#### [Teks yang Diberikan]
■ ■ ■ ■ ■

Terdapat dua kubu berbeda dalam perdebatan akhir-akhir ini seputar fatwa ulama. Kubu pertama berpendapat bahwa fatwa ulama itu mengikat sehingga wajib ditaati yang dengannya dapat dikatakan fatwa ulama lebih tinggi kedudukannya dibandingkan dengan konstitusi dan undang-undang. Hal ini bertolak belakang dengan pendapat kubu kedua yang memiliki pandangan bahwa fatwa ulama tidak mengikat, sifatnya sukarela, boleh diikuti dan boleh juga tidak diikuti sehingga kedudukan konstitusi dan undang-undang lebih tinggi dibandingkan dengan fatwa ulama.
Sebenarnya tidak elok dua hal itu dipertentangkan, karena bagaimanapun masalah ini sangat sensitif. Namun, dalam ranah kajian keilmuan, hal tersebut perlu didalami. Tidak ada yang tabu dalam ilmu pengetahuan. Keberadaan Tuhan saja layak diperdebatkan hingga memunculkan kajian tentang metafisika apalagi tentang masalah lain.
Fatwa ulama itu mengikat sehingga wajib ditaati oleh semua orang dan posisinya setara dengan undang-undang, bahkan lebih tinggi. Ini clear, terang-benderang, tidak diragukan lagi, seterang sinar matahari di siang hari. Namun, tunggu dulu, pernyataan itu masih menyisakan variabel “tempat”. Tepatnya, pernyataan itu hanya berlaku jika tempatnya di Iran. Perhatikan konstitusi Iran berikut ini:
Pada masa keghaiban Imam Mahdi ‘ajjalallah Ta’ala farrajah (semoga Allah menyegerakan kedatangannya), wilayate amr (kekuasaan) dan imamat-e ummat (kepemimpinan) dalam negara Republik Islam Iran berada di pundak faqih yang adil, takwa, mengerti keadaan zaman, pemberani, mampu memimpin dan kreatif (Konstitusi Republik Islam Iran, Pasal I, Azas 5).

■ ■ ■ ■ ■

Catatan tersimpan
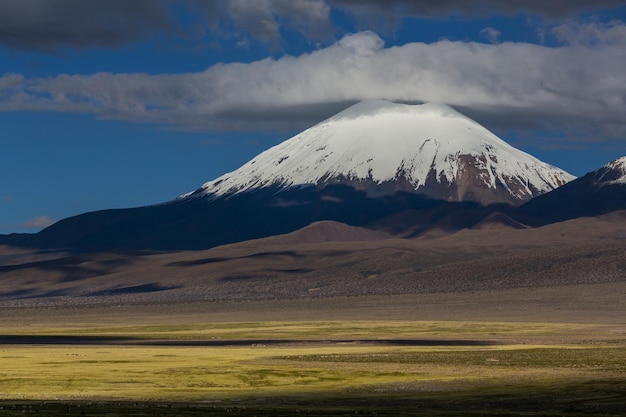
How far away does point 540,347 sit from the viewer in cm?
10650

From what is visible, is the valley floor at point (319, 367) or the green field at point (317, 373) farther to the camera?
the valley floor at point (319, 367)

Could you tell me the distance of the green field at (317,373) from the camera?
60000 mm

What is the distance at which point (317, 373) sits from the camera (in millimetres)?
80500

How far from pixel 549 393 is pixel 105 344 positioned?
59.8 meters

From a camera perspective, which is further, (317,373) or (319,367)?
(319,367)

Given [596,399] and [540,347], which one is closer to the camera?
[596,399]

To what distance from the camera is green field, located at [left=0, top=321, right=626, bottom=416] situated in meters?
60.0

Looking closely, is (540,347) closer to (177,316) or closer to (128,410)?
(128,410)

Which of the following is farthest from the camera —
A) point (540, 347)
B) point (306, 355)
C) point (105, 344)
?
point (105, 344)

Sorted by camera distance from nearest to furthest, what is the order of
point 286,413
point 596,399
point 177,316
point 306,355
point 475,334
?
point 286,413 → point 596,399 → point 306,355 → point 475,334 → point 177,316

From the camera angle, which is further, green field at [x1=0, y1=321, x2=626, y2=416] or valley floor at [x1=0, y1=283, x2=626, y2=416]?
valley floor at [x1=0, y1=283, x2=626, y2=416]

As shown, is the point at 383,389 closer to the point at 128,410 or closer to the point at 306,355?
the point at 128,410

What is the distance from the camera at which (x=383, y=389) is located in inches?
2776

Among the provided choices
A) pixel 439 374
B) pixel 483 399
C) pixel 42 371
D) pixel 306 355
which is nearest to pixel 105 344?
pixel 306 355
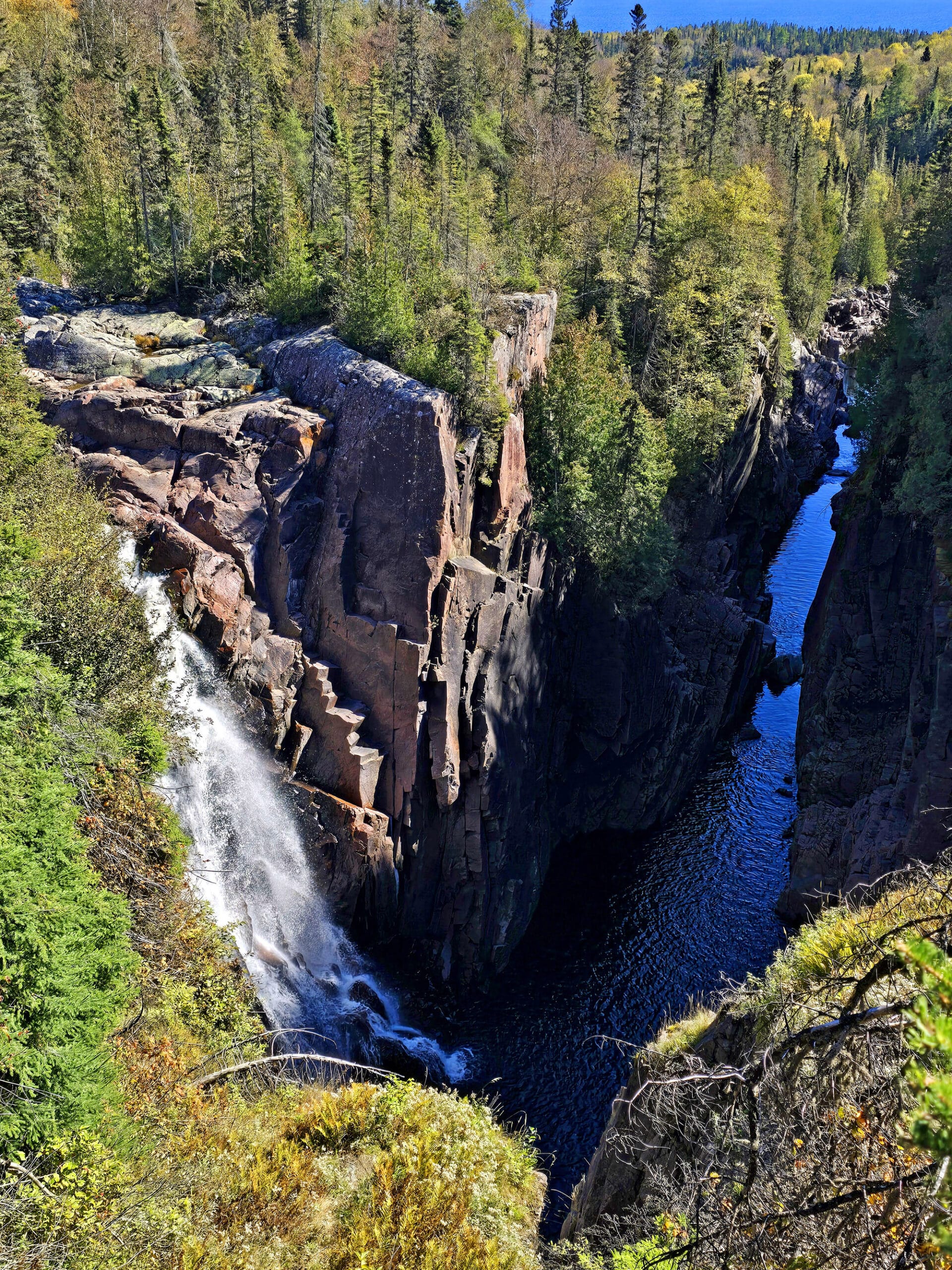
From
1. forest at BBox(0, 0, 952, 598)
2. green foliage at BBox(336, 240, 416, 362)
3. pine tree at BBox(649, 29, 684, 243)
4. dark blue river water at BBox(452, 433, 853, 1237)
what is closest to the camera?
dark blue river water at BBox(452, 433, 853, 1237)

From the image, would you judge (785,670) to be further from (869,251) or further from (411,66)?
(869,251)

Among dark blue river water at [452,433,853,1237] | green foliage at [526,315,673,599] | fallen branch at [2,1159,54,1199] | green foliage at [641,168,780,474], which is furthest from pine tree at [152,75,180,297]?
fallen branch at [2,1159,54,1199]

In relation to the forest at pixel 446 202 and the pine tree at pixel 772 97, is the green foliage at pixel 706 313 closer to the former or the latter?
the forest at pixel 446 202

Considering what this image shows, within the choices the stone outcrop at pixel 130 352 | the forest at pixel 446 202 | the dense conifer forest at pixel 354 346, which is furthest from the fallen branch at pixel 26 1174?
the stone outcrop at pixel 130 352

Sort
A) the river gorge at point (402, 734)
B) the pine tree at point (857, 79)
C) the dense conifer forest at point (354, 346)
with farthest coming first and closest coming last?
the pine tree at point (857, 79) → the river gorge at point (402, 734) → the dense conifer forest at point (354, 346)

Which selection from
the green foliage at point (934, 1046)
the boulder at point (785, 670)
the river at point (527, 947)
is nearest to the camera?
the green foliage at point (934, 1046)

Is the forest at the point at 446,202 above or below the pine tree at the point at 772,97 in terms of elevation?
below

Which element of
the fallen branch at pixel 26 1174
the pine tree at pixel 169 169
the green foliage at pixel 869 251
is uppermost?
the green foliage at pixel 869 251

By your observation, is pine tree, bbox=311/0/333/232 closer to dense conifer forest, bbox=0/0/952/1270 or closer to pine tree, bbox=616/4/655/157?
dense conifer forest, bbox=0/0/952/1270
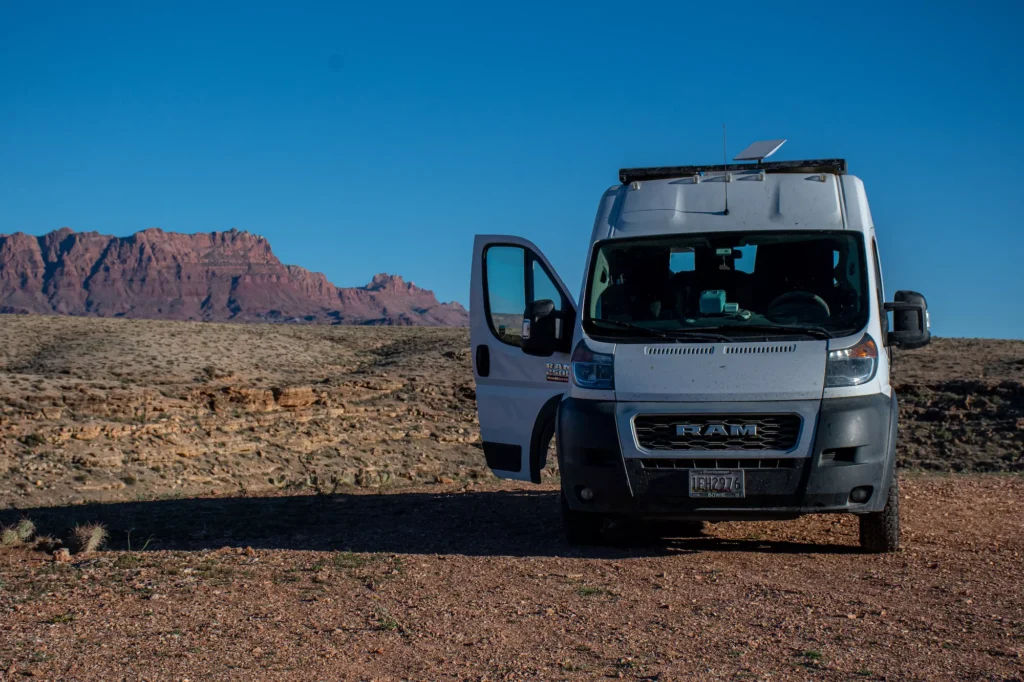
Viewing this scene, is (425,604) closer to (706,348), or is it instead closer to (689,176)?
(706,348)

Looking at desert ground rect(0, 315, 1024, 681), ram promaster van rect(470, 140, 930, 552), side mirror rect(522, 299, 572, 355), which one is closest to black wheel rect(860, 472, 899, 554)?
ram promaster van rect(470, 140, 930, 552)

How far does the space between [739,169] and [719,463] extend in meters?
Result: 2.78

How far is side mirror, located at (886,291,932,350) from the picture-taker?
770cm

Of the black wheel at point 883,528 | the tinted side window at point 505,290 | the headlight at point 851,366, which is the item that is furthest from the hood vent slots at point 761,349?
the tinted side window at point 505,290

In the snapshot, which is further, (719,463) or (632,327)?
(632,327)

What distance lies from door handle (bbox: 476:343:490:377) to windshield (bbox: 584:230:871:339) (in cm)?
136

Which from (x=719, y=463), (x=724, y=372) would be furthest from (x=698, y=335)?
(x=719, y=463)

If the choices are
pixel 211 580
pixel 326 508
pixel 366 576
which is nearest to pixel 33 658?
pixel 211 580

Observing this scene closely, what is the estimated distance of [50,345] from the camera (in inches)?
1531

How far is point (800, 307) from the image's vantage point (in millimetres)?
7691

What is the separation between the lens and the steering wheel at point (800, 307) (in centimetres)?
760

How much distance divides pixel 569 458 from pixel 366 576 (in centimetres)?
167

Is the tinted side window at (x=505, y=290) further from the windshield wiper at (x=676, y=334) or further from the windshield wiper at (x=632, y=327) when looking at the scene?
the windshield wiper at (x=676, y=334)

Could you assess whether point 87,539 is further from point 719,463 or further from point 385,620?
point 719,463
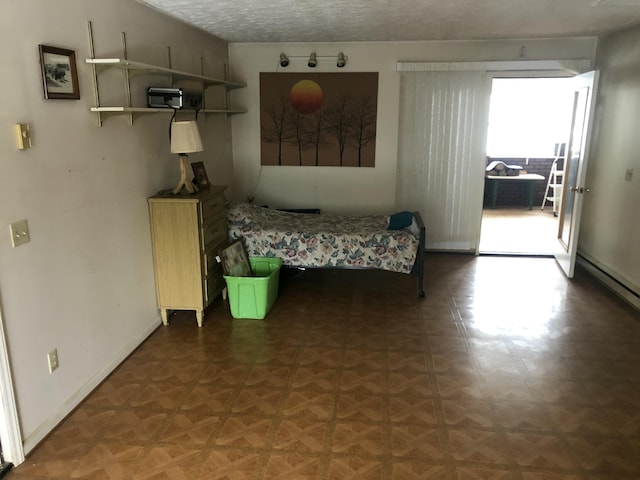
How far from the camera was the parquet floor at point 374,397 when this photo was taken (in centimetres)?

■ ■ ■ ■ ■

Dari teks tentang fatwa ulama, sebutkan semua sifat faqih yang tercantum dalam kutipan Konstitusi Republik Islam Iran. Catatan tersebut tidak berperan dalam hal ini.

#### [Penyelesaian]
- adil
- takwa
- mengerti keadaan zaman
- pemberani
- mampu memimpin
- kreatif